The H1P parser was built to read from any arbitrary transport or source, as long as they conform to one of two alternative interfaces:

  • An object implementing a __read_method__ method, which returns any of the following values:

    • :stock_readpartial - to be used for instances of IO, Socket, TCPSocket, SSLSocket etc.
    • :backend_read - for use in Polyphony-based servers.
    • :backend_recv - for use in Polyphony-based servers.
    • :readpartial - for use in Polyphony-based servers.
  • An object implementing a call method, such as a Proc or any other. The call is given a single argument signifying the maximum number of bytes to read, and is expected to return either a string with the read data, or nil if no more data is available. The callable can be passed as an argument or as a block. Here's an example for parsing from a callable:

    data = ['GET ', '/foo', " HTTP/1.1\r\n", "\r\n"]
    data = ['GET ', '/foo', " HTTP/1.1\r\n", "\r\n"]
    parser = H1P::Parser.new { data.shift }
    parser.parse_headers
    #=> {":method"=>"get", ":path"=>"/foo", ":protocol"=>"http/1.1", ":rx"=>21}

Writing HTTP requests and responses

H1P implements optimized methods for writing HTTP requests and responses to arbitrary IO instances. To write a response with or without a body, use H1P.send_response(io, headers, body = nil):

H1P.send_response(socket, { 'Some-Header' => 'header value'}, 'foobar')
# HTTP/1.1 200 OK
# Some-Header: header value
# 
# foobar

# The :protocol pseudo header sets the protocol in the status line:
H1P.send_response(socket, { ':protocol' => 'HTTP/0.9' })
# HTTP/0.9 200 OK
#
#

# The :status pseudo header sets the response status:
H1P.send_response(socket, { ':status' => '418 I\'m a teapot' })
# HTTP/1.1 418 I'm a teapot
#
#

To send responses using chunked transfer encoding use H1P.send_chunked_response(io, header, body = nil):

H1P.send_chunked_response(socket, {}, "foobar")
# HTTP/1.1 200 OK
# Transfer-Encoding: chunked
# 6
# foobar
# 0
#
#

You can also call H1P.send_chunked_response with a block that provides the next chunk to send. The last chunk is signalled by returning nil from the block:

IO.open('/path/to/file') do |f|
  H1P.send_chunked_response(socket, {}) { f.read(CHUNK_SIZE) }
end

To send individual chunks use H1P.send_body_chunk:

H1P.send_body_chunk(socket, 'foo')
# 3
# foo
#

H1P.send_body_chunk(socket, nil)
# 0
#
#

Parser Design

The H1P parser design is based on the following principles:

  • Implement a blocking API for use with a sequential programming style.
  • Minimize copying of data between buffers.
  • Parse each piece of data only once.
  • Minimize object and buffer allocations.
  • Minimize the API surface area.

One of the unique aspects of H1P is that instead of the server needing to feed data to the parser, the parser itself reads data from its source whenever it needs more of it. If no data is yet available, the parser blocks until more data is received.

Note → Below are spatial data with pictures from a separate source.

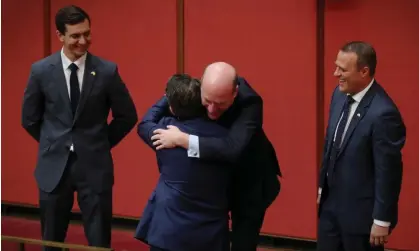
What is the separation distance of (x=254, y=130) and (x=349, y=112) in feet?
1.55

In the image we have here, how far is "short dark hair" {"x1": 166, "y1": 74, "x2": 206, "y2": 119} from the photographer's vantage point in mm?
2365

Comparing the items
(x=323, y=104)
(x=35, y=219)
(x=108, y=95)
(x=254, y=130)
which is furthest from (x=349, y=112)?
(x=35, y=219)

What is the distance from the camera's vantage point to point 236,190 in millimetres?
2594

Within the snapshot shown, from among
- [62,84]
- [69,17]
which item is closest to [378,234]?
[62,84]

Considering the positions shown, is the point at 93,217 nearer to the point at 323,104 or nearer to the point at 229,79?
the point at 229,79

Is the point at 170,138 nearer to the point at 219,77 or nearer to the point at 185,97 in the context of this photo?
the point at 185,97

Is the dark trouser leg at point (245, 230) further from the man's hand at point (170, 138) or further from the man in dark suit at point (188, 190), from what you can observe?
the man's hand at point (170, 138)

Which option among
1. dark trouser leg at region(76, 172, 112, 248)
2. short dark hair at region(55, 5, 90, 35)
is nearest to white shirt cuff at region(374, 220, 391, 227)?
dark trouser leg at region(76, 172, 112, 248)

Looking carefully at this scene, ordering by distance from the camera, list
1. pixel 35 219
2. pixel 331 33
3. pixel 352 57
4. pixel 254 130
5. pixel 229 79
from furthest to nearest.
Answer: pixel 35 219 < pixel 331 33 < pixel 352 57 < pixel 254 130 < pixel 229 79

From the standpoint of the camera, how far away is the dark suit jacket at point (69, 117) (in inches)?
117

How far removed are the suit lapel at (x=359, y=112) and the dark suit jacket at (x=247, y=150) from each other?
29cm

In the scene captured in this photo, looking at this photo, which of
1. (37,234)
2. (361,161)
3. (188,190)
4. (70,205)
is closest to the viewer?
(188,190)

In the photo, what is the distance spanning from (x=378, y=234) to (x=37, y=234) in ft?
8.49

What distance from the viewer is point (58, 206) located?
301 centimetres
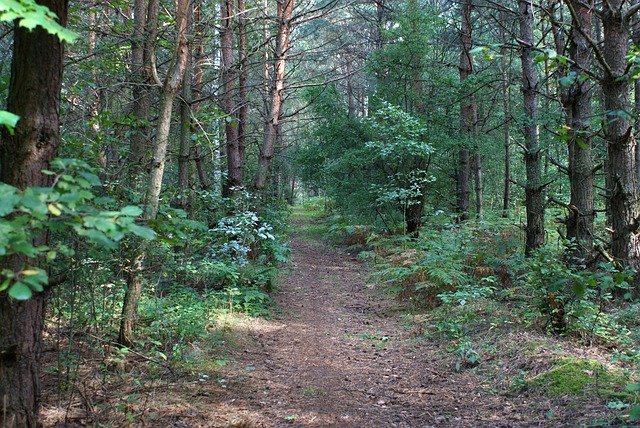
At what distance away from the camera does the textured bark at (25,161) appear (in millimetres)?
3305

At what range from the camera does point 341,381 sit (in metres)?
5.89

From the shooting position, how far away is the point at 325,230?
2262cm

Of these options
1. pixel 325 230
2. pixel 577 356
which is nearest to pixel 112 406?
pixel 577 356

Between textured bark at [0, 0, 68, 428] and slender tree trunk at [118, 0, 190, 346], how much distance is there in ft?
7.05

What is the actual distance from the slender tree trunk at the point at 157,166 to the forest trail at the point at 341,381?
4.43 feet

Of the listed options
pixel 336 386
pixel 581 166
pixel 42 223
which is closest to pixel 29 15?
pixel 42 223

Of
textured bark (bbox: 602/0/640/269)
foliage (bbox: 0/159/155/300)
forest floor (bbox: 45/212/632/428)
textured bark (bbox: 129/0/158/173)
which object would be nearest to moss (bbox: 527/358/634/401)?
forest floor (bbox: 45/212/632/428)

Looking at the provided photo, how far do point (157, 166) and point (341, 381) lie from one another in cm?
339

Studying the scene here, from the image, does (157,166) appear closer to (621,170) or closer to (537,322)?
(537,322)

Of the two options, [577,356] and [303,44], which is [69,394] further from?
[303,44]

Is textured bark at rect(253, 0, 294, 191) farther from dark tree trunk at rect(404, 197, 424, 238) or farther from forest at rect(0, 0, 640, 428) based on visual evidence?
dark tree trunk at rect(404, 197, 424, 238)

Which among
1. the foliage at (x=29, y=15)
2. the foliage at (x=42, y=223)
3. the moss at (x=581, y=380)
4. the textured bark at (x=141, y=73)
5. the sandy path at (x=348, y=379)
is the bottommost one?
the sandy path at (x=348, y=379)

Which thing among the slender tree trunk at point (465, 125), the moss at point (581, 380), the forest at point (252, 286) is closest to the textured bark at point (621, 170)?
the forest at point (252, 286)

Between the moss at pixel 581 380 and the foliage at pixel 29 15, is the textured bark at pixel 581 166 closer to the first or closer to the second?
the moss at pixel 581 380
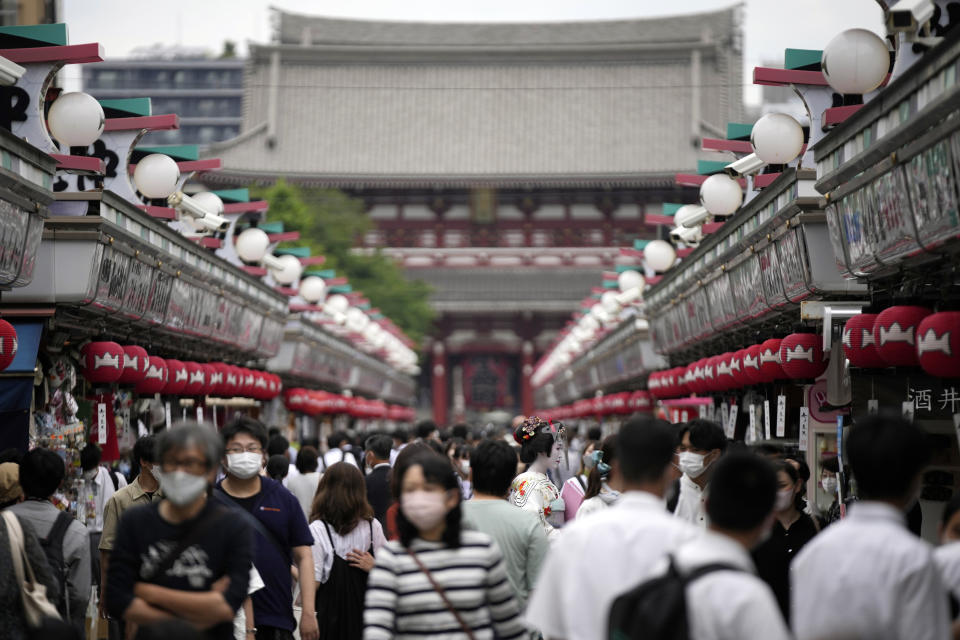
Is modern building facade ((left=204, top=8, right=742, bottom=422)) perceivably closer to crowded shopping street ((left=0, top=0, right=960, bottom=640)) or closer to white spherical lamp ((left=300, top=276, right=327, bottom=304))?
crowded shopping street ((left=0, top=0, right=960, bottom=640))

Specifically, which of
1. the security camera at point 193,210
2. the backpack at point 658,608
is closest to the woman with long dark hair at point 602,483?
the backpack at point 658,608

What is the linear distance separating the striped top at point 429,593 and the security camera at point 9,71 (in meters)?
6.75

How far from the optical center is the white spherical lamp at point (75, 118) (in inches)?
455

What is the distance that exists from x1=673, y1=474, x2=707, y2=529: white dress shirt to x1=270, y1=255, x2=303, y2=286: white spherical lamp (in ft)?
48.7

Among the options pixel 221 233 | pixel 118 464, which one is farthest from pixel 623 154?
pixel 118 464

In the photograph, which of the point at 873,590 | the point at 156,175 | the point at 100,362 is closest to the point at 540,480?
the point at 873,590

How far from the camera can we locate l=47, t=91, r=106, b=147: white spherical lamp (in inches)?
455

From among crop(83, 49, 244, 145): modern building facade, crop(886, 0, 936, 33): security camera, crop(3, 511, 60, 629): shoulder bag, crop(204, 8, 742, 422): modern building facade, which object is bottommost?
crop(3, 511, 60, 629): shoulder bag

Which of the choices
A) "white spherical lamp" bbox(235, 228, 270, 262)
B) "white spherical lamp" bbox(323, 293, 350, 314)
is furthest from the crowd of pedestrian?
"white spherical lamp" bbox(323, 293, 350, 314)

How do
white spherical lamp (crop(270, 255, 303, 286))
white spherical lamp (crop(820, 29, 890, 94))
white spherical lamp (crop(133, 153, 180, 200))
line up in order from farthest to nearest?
white spherical lamp (crop(270, 255, 303, 286))
white spherical lamp (crop(133, 153, 180, 200))
white spherical lamp (crop(820, 29, 890, 94))

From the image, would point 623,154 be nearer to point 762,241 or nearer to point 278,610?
point 762,241

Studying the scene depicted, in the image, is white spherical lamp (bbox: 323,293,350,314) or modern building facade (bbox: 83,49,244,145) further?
modern building facade (bbox: 83,49,244,145)

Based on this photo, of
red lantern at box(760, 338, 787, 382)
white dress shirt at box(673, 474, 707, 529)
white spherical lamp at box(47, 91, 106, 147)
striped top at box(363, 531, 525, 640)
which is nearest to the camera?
striped top at box(363, 531, 525, 640)

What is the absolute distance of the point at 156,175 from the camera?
13.3 meters
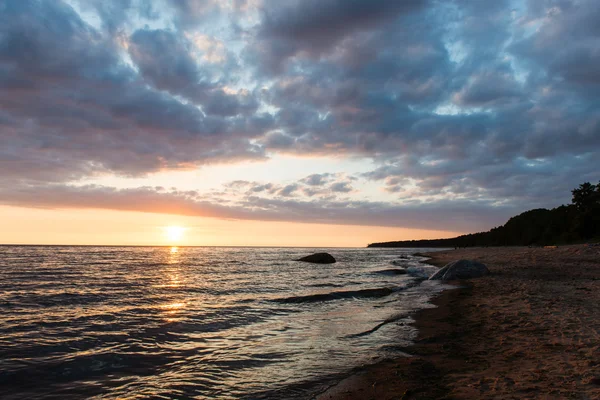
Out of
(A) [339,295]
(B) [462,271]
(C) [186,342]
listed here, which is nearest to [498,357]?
(C) [186,342]

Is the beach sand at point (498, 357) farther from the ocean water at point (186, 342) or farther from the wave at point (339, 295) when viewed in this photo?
the wave at point (339, 295)

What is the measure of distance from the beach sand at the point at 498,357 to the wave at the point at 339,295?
675 centimetres

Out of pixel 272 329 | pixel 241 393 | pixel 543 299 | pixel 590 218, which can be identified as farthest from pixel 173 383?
pixel 590 218

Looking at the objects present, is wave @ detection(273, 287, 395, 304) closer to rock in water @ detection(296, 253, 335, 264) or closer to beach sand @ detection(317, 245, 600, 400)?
beach sand @ detection(317, 245, 600, 400)

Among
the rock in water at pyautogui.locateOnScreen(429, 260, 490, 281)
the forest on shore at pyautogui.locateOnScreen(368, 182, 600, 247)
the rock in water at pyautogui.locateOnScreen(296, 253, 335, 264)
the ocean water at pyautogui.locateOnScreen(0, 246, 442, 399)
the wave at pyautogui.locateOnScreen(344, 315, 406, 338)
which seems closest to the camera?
the ocean water at pyautogui.locateOnScreen(0, 246, 442, 399)

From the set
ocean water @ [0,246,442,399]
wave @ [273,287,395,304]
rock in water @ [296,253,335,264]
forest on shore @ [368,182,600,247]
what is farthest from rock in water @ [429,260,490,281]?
forest on shore @ [368,182,600,247]

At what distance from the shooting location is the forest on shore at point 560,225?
80.0 meters

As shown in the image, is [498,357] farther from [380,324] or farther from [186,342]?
[186,342]

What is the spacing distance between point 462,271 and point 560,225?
90810mm

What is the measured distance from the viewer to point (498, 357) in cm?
833

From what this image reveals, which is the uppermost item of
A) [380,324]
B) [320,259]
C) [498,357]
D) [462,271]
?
[462,271]

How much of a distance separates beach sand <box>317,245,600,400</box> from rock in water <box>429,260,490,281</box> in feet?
40.2

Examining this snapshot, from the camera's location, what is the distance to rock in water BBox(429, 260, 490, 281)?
27545mm

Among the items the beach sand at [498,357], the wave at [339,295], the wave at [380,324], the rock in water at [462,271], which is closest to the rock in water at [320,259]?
the rock in water at [462,271]
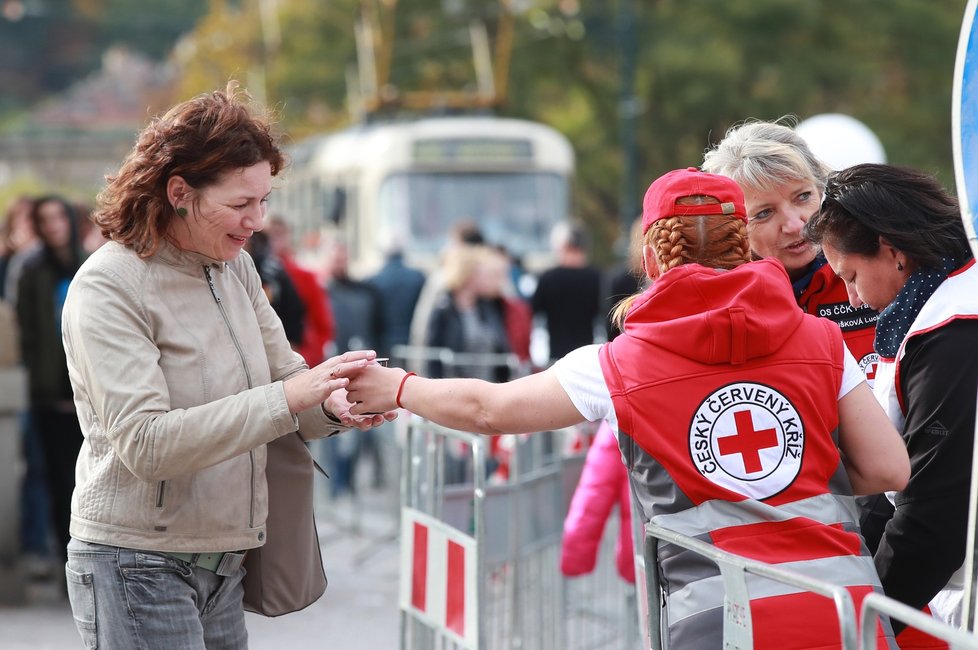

The different parts of the request are parsed one byte at a time, and once each token is considered complete, it is copied from the buffer into a new string, to be stored in the headers hash.

Performance

The included benchmark (against http_parser.rb, based on the old node.js HTTP parser) shows the H1P parser to be about 10-20% slower than http_parser.rb.

However, in a fiber-based environment such as Polyphony, H1P is slightly faster, as the overhead of dealing with pipelined requests (which will cause http_parser.rb to emit callbacks multiple times) significantly affects its performance.

Roadmap

Here are some of the features and enhancements planned for H1P:

  • Add conformance and security tests
  • Add ability to splice the message body into an arbitrary fd (Polyphony-specific)
  • Improve performance

Contributing

Issues and pull requests will be gladly accepted. If you have found this gem useful, please let me know.